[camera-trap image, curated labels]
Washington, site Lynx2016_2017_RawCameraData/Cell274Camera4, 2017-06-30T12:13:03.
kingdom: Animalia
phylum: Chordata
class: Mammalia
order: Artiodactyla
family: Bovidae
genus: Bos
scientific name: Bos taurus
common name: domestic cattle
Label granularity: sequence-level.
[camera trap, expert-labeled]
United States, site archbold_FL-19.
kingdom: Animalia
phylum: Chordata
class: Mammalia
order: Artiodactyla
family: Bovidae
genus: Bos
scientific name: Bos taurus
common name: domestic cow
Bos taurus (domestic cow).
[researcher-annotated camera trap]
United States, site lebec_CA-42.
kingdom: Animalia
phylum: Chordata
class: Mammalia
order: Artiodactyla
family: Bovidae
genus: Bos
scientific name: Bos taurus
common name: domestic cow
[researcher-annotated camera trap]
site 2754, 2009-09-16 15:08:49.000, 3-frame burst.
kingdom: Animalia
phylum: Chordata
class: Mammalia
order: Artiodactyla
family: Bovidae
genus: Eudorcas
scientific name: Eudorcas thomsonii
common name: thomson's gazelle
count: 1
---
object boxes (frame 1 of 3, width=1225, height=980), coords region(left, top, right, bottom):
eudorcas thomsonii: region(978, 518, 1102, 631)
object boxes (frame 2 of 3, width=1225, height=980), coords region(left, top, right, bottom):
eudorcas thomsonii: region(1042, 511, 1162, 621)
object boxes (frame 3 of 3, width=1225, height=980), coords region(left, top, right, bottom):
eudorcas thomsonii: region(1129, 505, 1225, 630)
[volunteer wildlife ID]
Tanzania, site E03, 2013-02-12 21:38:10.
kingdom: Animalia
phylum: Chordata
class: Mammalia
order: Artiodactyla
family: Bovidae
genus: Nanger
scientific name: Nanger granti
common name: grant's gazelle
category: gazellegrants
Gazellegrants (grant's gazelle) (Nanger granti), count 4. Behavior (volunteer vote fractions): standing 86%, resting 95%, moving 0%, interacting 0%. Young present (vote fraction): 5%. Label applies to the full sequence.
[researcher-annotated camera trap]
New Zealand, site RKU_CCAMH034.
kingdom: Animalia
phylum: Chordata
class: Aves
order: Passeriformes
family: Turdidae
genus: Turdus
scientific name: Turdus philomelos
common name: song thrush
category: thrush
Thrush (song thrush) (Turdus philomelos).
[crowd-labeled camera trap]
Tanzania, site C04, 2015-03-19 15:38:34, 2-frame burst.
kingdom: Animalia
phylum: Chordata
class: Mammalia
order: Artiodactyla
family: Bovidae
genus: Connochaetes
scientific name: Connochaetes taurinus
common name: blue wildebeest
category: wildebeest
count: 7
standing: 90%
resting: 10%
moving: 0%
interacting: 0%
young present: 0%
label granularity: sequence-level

* [WHAT THE TASK REQUIRES]
Lines that include the word "granularity" are to be extracted from the data above.

* [RESULT OF THE EXERCISE]
Label granularity: sequence-level.
label granularity: sequence-level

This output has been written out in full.